Wellness Wednesday: World Breastfeeding Week
Aug.1 marked the 25th annual World Breastfeeding Week, encouraging good health practices for parents with newborns.
Dr. Kristen Prescott, with the pediatrics team at Spearfish Regional Medical Clinic, says both babies and mothers benefit from breastfeeding.
“For babies, because of the special immune properties of breast milk, it has been shown to decrease the rate of ear infections, of respiratory illnesses, vomiting and diarrhea illnesses, and obviously, decrease the rate of hospitalizations due to these illnesses,” Prescott said.
Studies show breastfeeding can help prevent the development of ovarian and breast cancer, as well as postpartum depression. In fact, nearly 80 percent of South Dakota mothers breastfeed. However, that percentage drops significantly when mothers hit the 6 to 12 month mark, which is also seen nationwide.
“We are doing a very good job here in the United States,” Prescott said. “Because now, 77 percent of new moms are initiating breastfeeding after birth, and that is up from 60 percent a decade ago. We have a long way to come, however, because at 6 months of age, only 22 percent of moms are still breastfeeding.”

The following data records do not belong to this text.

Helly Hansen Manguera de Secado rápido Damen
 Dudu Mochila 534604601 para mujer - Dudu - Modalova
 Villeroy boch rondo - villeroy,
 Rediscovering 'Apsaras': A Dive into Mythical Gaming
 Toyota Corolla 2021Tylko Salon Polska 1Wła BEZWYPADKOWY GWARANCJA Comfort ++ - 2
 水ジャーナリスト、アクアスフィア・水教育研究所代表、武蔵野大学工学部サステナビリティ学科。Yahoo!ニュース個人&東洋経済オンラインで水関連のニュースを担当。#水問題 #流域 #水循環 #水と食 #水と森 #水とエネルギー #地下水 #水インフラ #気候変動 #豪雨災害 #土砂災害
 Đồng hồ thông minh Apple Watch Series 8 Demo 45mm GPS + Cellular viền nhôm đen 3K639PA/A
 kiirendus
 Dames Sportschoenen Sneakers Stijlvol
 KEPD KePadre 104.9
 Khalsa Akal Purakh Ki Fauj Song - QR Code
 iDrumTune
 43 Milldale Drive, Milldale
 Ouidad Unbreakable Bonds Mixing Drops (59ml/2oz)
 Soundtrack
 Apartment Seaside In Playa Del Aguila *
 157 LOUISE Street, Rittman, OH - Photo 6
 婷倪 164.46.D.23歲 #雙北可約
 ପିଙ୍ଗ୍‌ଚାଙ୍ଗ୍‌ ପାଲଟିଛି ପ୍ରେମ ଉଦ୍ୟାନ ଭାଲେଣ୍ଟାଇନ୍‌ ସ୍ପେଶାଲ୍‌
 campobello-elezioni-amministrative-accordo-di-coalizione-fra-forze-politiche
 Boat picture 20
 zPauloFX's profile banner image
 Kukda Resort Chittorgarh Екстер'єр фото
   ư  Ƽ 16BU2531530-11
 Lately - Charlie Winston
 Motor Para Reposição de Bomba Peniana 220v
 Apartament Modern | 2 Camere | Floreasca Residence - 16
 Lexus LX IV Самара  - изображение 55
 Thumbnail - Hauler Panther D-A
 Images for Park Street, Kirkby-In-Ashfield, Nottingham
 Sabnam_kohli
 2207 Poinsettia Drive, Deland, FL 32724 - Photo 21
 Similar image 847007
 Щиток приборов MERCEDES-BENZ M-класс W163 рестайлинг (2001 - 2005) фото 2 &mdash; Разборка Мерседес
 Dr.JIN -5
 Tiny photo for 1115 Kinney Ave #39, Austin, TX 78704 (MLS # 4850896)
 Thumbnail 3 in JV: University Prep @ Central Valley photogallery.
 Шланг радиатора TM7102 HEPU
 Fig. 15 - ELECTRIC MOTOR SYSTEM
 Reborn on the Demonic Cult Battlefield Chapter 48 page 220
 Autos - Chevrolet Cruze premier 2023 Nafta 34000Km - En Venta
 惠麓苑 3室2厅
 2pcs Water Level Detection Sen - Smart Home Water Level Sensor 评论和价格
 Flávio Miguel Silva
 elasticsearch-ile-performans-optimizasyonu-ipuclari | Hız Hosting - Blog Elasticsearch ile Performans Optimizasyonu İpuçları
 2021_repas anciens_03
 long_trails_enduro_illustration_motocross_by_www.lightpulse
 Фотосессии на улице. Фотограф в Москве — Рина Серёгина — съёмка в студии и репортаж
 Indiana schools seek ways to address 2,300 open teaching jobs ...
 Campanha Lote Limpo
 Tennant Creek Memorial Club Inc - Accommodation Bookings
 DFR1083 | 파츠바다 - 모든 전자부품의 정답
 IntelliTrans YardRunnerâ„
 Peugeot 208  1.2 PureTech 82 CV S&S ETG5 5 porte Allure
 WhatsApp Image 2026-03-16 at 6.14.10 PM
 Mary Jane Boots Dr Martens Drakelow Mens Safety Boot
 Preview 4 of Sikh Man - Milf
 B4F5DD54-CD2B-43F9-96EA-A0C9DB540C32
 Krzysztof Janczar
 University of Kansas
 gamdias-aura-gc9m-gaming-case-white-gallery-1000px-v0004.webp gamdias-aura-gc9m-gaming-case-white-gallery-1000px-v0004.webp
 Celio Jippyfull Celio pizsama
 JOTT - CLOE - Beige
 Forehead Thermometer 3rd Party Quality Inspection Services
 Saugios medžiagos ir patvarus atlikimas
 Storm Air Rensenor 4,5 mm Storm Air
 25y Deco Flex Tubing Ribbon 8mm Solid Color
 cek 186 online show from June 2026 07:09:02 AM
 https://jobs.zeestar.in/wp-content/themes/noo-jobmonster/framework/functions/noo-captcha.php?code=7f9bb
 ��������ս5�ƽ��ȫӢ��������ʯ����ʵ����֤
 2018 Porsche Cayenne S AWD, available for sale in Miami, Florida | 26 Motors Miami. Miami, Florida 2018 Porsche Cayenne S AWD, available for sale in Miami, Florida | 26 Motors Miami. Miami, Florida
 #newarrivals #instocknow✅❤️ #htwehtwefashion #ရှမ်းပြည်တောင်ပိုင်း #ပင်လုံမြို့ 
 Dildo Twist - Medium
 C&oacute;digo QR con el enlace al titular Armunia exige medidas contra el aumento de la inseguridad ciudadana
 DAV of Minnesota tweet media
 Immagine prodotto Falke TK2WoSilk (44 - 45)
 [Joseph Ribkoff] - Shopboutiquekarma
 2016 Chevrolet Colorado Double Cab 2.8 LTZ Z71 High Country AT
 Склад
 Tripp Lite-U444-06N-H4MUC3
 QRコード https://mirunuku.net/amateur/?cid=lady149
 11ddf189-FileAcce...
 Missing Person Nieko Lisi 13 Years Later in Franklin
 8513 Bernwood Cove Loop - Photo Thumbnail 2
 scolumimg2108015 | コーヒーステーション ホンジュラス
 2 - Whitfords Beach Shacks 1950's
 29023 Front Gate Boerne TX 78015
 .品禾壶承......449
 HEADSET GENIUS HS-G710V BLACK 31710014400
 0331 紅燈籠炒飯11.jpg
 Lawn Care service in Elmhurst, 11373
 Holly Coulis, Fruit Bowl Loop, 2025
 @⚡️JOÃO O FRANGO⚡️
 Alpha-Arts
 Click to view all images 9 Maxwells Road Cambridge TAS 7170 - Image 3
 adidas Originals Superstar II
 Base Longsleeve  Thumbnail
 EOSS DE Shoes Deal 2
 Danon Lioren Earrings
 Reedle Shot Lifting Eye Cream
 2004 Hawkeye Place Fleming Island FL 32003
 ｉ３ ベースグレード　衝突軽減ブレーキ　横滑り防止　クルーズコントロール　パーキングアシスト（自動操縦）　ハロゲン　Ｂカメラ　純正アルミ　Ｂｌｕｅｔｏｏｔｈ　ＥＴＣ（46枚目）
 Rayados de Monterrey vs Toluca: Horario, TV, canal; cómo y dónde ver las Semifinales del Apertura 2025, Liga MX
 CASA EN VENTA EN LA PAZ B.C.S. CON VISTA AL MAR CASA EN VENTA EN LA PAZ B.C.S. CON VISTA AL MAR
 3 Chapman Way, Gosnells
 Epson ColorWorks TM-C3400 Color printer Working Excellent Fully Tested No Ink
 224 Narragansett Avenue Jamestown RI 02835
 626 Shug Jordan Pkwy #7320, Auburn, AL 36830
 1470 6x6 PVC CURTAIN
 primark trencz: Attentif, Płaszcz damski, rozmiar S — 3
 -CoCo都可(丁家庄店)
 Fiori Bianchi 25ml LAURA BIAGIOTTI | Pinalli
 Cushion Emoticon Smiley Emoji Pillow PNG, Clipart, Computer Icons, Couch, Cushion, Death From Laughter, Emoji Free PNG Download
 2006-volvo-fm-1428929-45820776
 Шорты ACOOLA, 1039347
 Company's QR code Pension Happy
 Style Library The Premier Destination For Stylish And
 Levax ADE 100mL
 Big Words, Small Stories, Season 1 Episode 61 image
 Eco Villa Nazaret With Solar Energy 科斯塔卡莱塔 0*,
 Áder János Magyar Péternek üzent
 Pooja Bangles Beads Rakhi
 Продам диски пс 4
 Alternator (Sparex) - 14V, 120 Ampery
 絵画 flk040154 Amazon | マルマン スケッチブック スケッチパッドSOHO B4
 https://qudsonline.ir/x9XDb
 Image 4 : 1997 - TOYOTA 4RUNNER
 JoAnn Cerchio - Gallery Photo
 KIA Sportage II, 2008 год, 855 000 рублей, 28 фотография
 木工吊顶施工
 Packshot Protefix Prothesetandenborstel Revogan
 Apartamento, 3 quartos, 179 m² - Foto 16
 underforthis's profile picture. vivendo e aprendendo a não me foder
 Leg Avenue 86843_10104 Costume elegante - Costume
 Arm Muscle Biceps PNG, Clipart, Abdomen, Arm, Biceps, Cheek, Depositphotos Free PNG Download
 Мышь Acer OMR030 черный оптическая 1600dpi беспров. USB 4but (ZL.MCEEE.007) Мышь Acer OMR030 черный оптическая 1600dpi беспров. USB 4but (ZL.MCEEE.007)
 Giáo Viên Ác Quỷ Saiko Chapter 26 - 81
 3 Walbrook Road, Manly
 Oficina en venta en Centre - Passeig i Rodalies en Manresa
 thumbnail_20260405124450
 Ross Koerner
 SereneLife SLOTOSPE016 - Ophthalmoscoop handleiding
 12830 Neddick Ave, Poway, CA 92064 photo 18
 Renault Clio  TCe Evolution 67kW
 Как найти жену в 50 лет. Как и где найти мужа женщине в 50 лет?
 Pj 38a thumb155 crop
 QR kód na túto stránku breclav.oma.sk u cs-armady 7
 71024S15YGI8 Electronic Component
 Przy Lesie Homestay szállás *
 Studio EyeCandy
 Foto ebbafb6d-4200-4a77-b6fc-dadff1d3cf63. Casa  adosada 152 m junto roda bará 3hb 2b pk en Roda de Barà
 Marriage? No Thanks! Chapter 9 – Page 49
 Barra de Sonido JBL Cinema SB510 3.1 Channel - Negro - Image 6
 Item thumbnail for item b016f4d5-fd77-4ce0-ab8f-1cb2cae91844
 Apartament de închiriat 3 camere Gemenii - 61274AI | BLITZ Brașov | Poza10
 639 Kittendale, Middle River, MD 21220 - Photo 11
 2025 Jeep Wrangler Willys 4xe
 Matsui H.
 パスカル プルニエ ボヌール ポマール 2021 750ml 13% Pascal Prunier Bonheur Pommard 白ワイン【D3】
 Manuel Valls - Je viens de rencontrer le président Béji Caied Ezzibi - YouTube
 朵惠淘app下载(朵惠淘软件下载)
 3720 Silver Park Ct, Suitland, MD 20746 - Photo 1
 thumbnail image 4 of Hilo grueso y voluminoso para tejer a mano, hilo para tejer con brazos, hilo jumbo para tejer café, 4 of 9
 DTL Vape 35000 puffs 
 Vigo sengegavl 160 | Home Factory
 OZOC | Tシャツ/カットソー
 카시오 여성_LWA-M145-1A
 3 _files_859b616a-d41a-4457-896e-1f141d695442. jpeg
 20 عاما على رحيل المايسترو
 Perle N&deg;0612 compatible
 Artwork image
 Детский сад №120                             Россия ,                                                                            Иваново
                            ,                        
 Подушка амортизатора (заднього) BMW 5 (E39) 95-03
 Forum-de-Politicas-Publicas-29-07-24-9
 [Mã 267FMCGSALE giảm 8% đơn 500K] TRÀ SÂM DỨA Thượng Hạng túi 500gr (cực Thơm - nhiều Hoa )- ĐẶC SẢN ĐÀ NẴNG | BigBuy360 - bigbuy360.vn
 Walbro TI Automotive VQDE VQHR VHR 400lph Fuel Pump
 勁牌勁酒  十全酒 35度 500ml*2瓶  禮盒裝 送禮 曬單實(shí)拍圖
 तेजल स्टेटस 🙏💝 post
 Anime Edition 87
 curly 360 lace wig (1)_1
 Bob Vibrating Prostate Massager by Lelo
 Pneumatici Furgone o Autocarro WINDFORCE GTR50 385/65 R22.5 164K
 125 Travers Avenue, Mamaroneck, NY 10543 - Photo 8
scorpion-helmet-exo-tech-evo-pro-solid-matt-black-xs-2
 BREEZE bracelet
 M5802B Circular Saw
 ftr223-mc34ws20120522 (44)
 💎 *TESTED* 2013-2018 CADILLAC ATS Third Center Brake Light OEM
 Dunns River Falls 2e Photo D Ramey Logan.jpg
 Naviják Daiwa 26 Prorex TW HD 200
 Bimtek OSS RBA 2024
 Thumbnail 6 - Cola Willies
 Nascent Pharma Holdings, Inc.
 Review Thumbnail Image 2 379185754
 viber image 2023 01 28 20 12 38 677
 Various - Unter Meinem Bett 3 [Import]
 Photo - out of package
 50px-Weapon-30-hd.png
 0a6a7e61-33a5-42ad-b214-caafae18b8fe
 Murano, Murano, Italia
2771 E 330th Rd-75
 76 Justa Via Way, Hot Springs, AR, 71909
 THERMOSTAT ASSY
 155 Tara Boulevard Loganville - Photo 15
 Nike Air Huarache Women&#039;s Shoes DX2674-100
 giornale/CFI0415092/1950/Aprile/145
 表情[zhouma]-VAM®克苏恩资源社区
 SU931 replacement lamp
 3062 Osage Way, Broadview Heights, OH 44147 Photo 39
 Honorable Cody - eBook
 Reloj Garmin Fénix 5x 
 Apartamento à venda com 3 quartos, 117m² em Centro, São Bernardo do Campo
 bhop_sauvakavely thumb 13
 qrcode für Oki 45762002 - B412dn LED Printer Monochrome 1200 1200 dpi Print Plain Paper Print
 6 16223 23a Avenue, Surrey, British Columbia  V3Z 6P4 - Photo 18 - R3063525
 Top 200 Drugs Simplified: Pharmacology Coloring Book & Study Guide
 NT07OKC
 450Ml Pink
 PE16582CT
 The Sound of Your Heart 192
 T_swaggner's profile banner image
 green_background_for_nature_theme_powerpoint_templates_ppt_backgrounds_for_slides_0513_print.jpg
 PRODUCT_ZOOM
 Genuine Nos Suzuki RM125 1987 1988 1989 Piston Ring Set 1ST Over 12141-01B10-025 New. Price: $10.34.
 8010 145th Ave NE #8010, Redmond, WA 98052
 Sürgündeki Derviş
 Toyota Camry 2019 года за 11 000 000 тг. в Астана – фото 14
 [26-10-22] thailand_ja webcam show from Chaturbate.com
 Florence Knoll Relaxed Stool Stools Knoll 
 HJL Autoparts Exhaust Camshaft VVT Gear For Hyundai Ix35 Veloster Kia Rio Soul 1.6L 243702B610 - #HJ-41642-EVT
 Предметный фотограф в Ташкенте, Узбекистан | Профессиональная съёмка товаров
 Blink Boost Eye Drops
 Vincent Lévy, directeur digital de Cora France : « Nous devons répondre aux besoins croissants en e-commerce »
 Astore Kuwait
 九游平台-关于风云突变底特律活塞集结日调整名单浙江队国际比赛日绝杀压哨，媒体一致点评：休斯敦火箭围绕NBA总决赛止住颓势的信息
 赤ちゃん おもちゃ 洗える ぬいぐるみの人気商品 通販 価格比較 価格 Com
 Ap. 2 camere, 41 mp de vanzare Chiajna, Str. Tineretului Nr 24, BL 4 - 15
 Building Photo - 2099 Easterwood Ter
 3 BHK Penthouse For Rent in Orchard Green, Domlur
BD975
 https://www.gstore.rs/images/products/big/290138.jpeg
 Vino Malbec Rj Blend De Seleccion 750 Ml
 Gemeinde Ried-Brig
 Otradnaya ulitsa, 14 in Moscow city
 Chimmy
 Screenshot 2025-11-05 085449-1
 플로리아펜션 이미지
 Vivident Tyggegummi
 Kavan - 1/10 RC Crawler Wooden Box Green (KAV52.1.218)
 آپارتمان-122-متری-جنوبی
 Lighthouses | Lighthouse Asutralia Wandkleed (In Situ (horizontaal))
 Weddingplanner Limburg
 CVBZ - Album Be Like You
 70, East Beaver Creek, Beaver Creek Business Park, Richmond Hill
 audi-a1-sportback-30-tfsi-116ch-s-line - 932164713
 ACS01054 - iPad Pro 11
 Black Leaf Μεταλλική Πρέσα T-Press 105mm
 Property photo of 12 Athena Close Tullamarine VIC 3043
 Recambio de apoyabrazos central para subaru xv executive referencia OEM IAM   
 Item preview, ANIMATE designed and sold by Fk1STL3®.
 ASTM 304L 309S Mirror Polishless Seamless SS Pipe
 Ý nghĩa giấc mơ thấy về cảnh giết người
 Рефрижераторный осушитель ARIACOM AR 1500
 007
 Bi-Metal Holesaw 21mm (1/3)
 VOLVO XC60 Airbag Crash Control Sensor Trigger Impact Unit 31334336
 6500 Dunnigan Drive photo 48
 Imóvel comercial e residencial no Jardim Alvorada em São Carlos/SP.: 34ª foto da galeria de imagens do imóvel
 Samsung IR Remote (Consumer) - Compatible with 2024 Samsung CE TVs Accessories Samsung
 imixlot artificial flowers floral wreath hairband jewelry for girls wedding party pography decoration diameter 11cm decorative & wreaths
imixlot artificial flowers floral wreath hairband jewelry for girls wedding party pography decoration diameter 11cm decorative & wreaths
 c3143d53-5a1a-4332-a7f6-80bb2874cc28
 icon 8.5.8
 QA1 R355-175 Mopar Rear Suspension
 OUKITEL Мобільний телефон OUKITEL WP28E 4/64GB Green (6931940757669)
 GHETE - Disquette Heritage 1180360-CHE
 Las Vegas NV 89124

More than 300 businesses across South Dakota have signed online pledges to provide an environment where mothers can enjoy a welcoming attitude from staff, management and other patrons while breastfeeding.
“I think going back to work is very hard. I know that employers all around South Dakota have been very supportive of moms breastfeeding and going back to work, allowing them to pump,” Prescott said. “I think that that is a barrier for some moms.”
Not only does breastfeeding offer health benefits, but your wallet may benefit as well. According to a recent study in the Journal of Pediatrics, breastfeeding also has an economic impact.
“It showed that if 90 percent of U.S. families breastfed for the first 6 months of life, there would be a $13 billion savings per year,” Prescott said. “This savings is in many aspects. First off, the decrease in illness, doctors visits, hospitalizations – and as a result of those illnesses, parents are missing work, lost wages – lost productivity. And that study is pretty amazing.”
There are classes and support groups throughout the Black Hills to help support new moms as they are beginning to breastfeed.